Global abstraction and indigenous technologies

16.07.2021 l Anca Poterasu Gallery

The talk will focus on two exhibitions. The world is our home. A poem on abstraction, co-curated by Costinas and Inti Guerrero, featured works by Robert Motherwell, Bruce Nauman, Tomie Ohtake, and Tang Chang and took as its point of departure a moment in the abstract movement of the postwar era, when dominant international vocabularies became entangled with traditional Asian painting. The three abstract painters in the show were active outside of East Asia (and each in a different continent) but their experimental practices incorporated artistic traditions of this region, revealing both formal similarities as well as distinctiveness in their appropriation of ink painting and calligraphy. The exhibition was also interested in how their respective contexts each incorporated the aesthetic and political paradigms delivered by the Cold War, and how each of the artists carved their own position amidst these circumstances, as well as how different levels of marginality were and still are operated by art historical narratives.

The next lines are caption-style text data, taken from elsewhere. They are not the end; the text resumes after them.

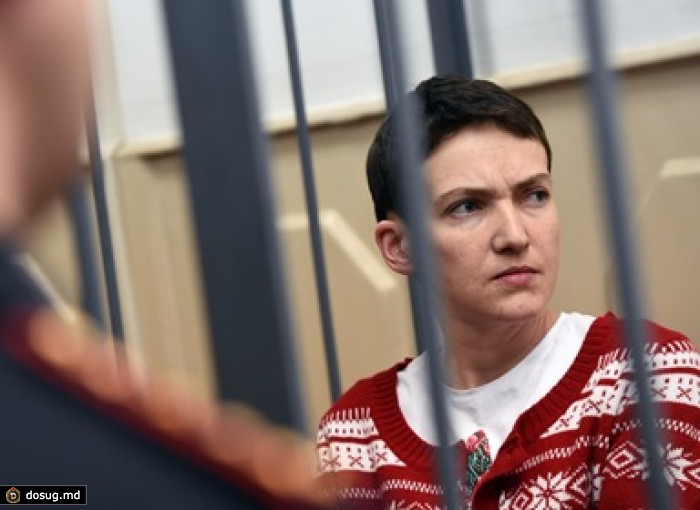 Фейгин сообщил о встрече Савченко с украинскими врачами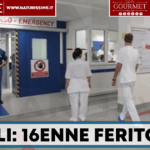 Napoli, 16enne ricoverato con frattura cranica: indagano i carabinieri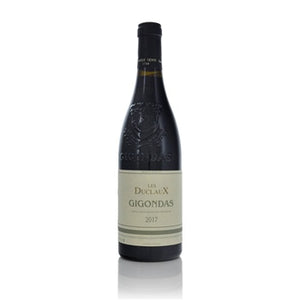 Les Duclaux Gigondas 2017 Famille Quiot 14.5% abv 75cl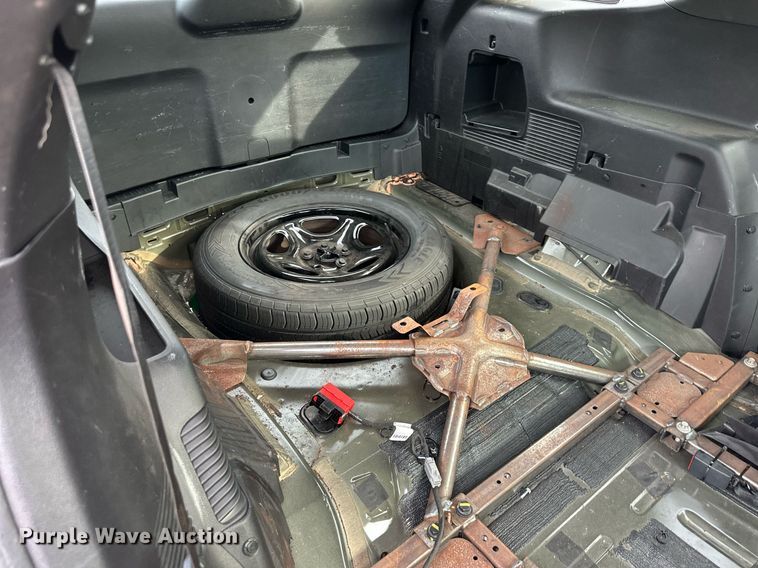 image for item DQ6606 2020 Ford Explorer Police Interceptor SUV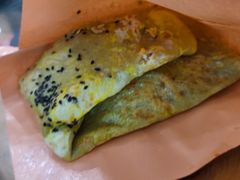 煎饼-庆丰包子铺(临河里店)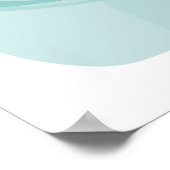 Reisposter van Venetië Poster (Hoek)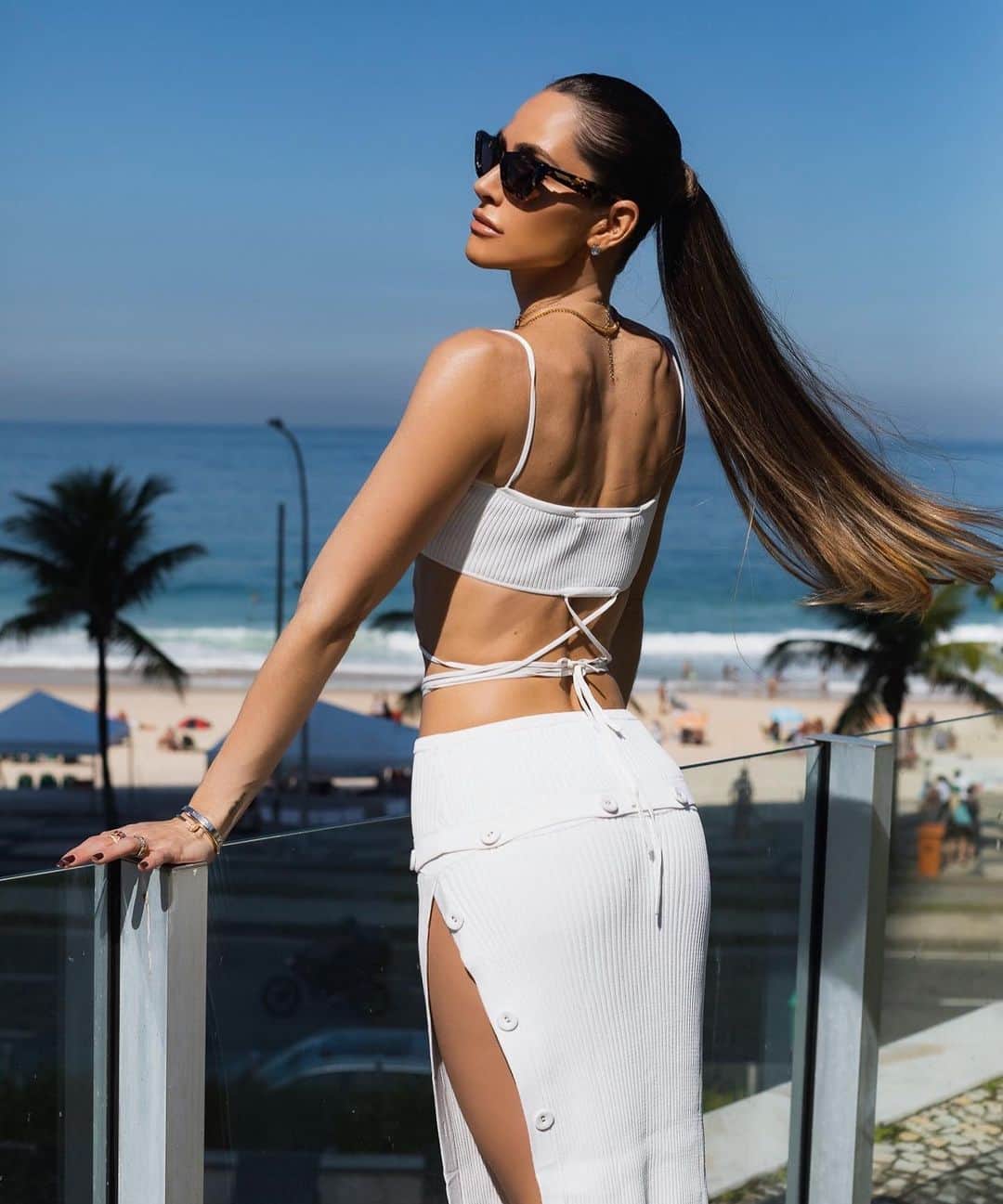 のインスタグラム：「#photodump Carioca 🇧🇷💙」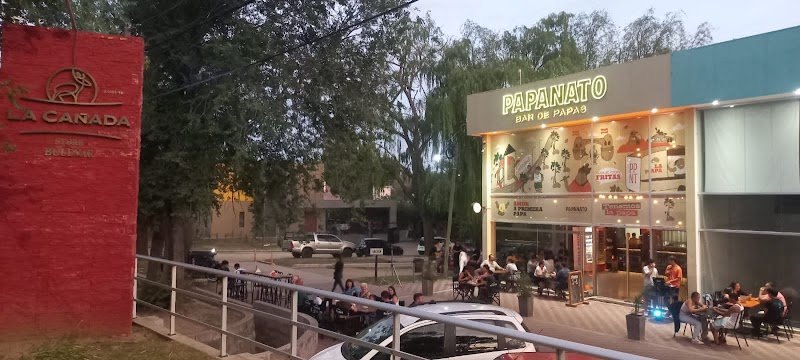 PAPANATO - Bar de Papas [ Juana Koslay ]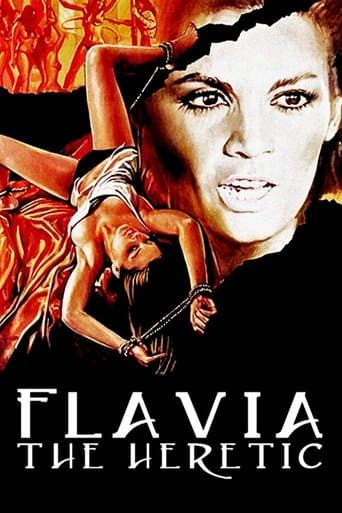 Flavia the Heretic Flavia the Heretic poster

The second traveling exhibition, Koloa: Women, Art, and Technology, curated by Lady Tuna Fielakepa, Cosmin Costinas, and Vivian Ziherl, discussed the extensive pathways of knowledge, technology, aesthetics, as well as social and ecological lineages in which customary women’s arts in Tonga (koloa) are enmeshed. Through a ceremonially orchestrated system of exchange as well as of collecting, the arts of koloa (primarily bark cloth making – ngatu, and fine mat weaving) have been a crucial component in binding the extensive maritime geography of Tonga and of most of the other Pacific islands. Koloa’s historical development, survival and resistance, as well as contemporary vibrancy or processes of revival are deeply connected to other practices and distinct knowledge repertoires in the region such as Sāmoan tatau (body-marking), Māori ocean and celestial navigation, and the incorporation of modern technology into existing infrastructures (such as the case of ngatu). Discussing these media within a contemporary art framework affirms a commitment to expanding what is acknowledged as contemporary artistic practices. It responds to a political agenda to decolonise taxonomies and perspectives and to move beyond the category of art as defined by colonial legacies, by including artists working with and from within multiple aesthetic and cosmological perspectives and meanings, manifesting the multiplicities that construct our kaleidoscopic global reality.